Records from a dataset
----

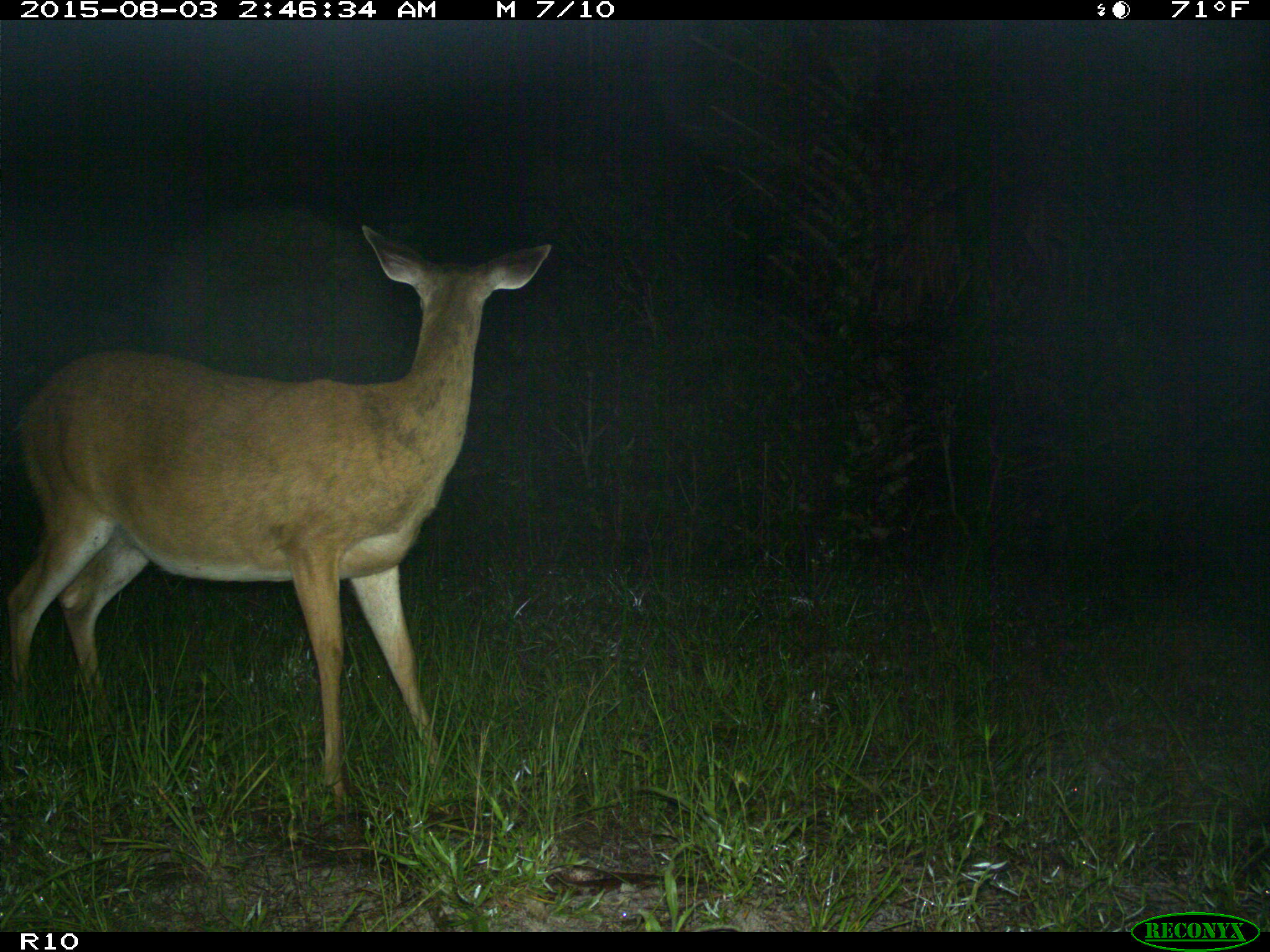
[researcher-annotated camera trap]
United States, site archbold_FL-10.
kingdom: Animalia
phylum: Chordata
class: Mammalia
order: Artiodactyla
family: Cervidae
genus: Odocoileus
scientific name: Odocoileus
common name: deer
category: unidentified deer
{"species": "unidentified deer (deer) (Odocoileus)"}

----

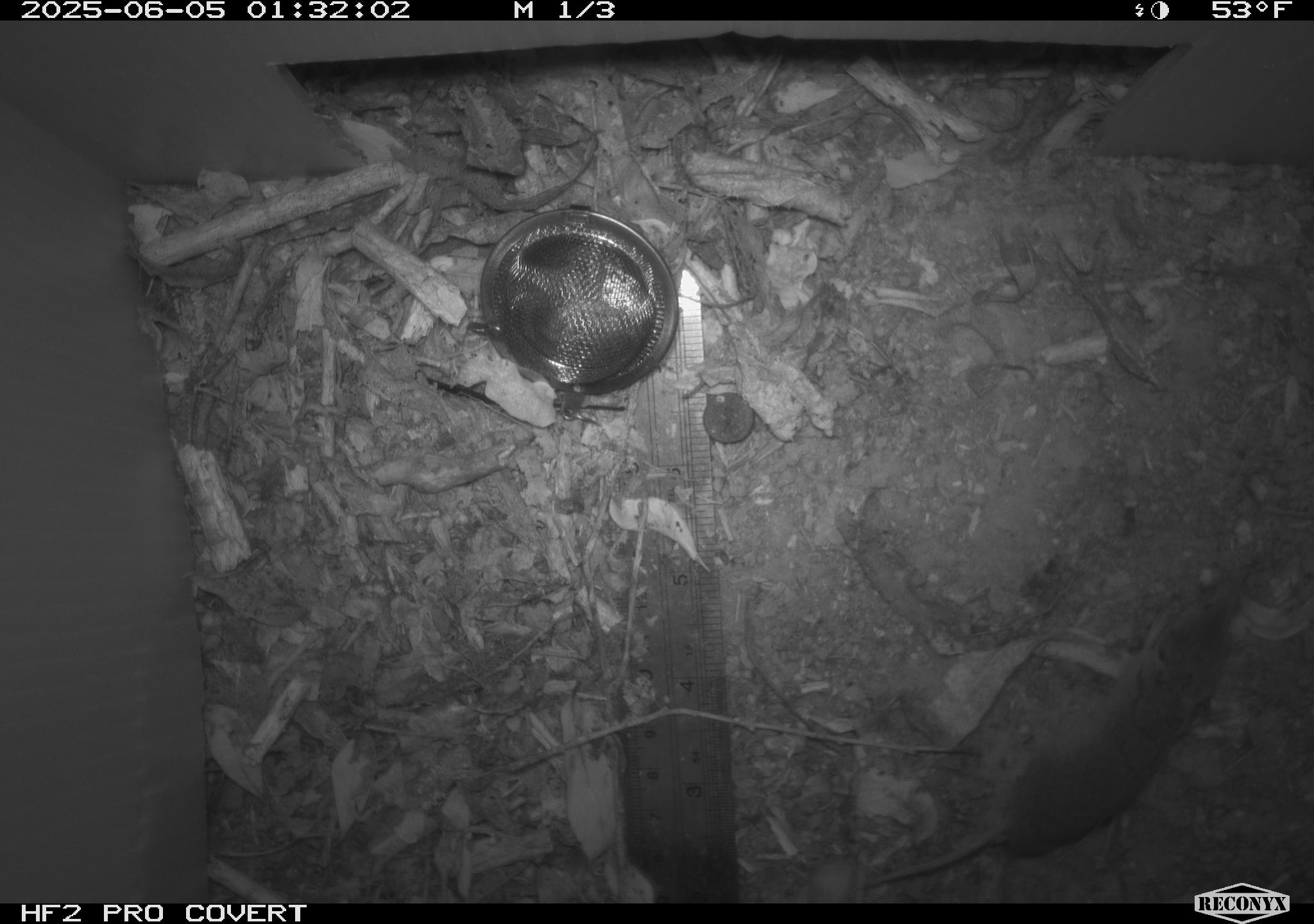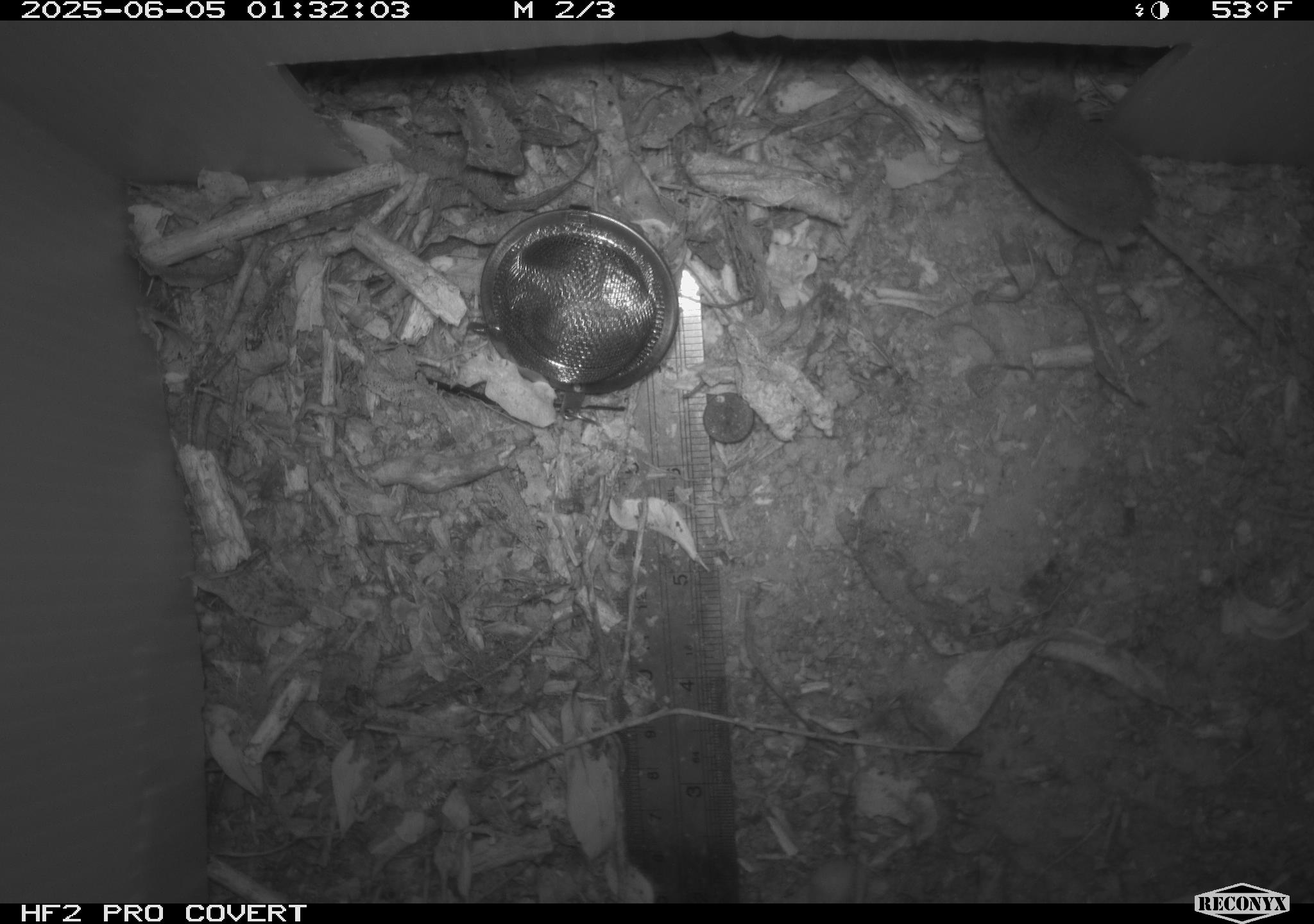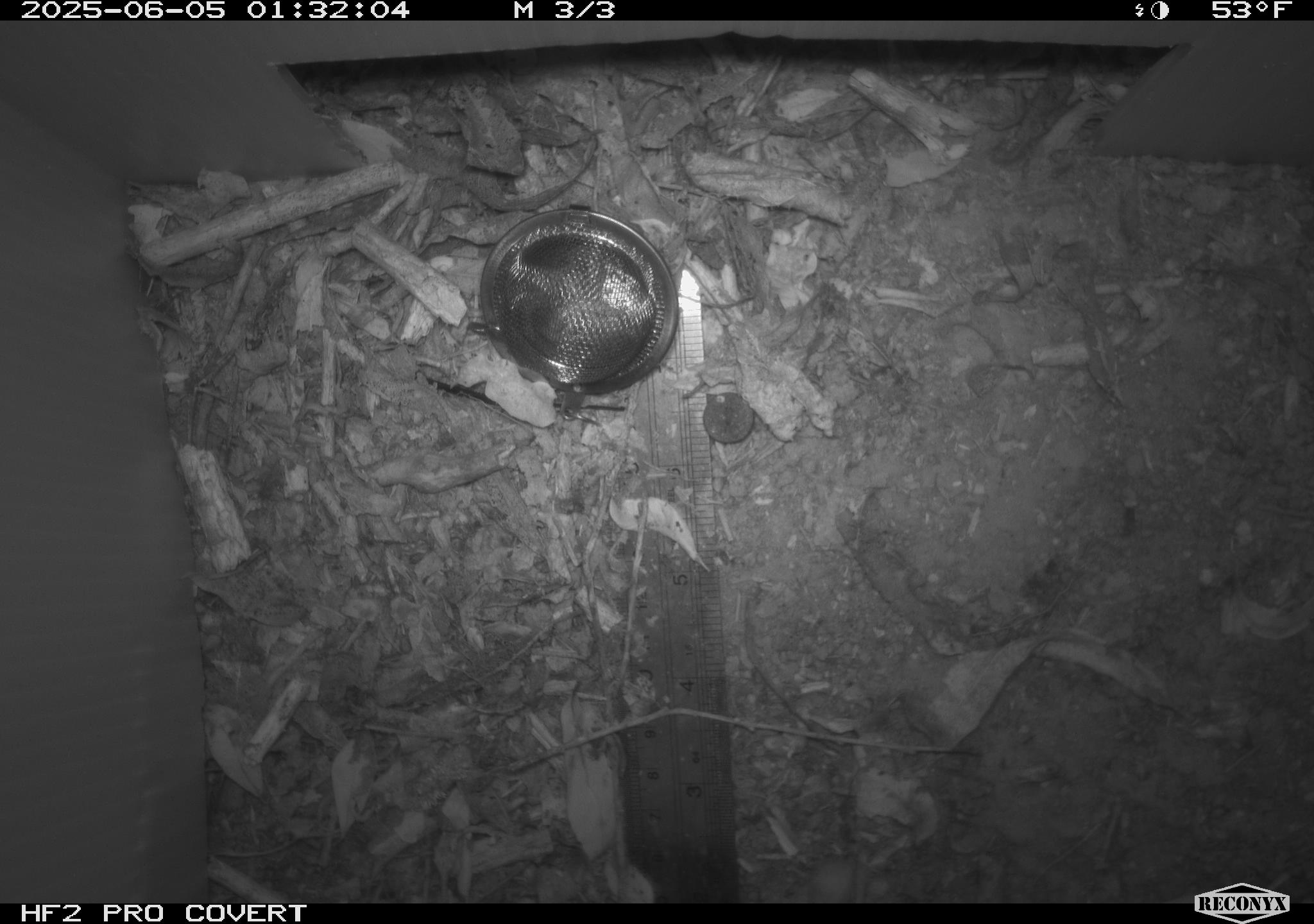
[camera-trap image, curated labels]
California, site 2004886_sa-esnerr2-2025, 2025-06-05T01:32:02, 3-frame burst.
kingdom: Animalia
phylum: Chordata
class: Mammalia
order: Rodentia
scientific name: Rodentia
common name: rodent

----

- Exercise instructions
Retype the portion of the data above that starts on the line with "[camera-trap image, curated labels]" and finishes on the line with "common name: rodent", including both of those lines.

- Completed task
[camera-trap image, curated labels]
California, site 2004886_sa-esnerr2-2025, 2025-06-05T01:32:02, 3-frame burst.
kingdom: Animalia
phylum: Chordata
class: Mammalia
order: Rodentia
scientific name: Rodentia
common name: rodent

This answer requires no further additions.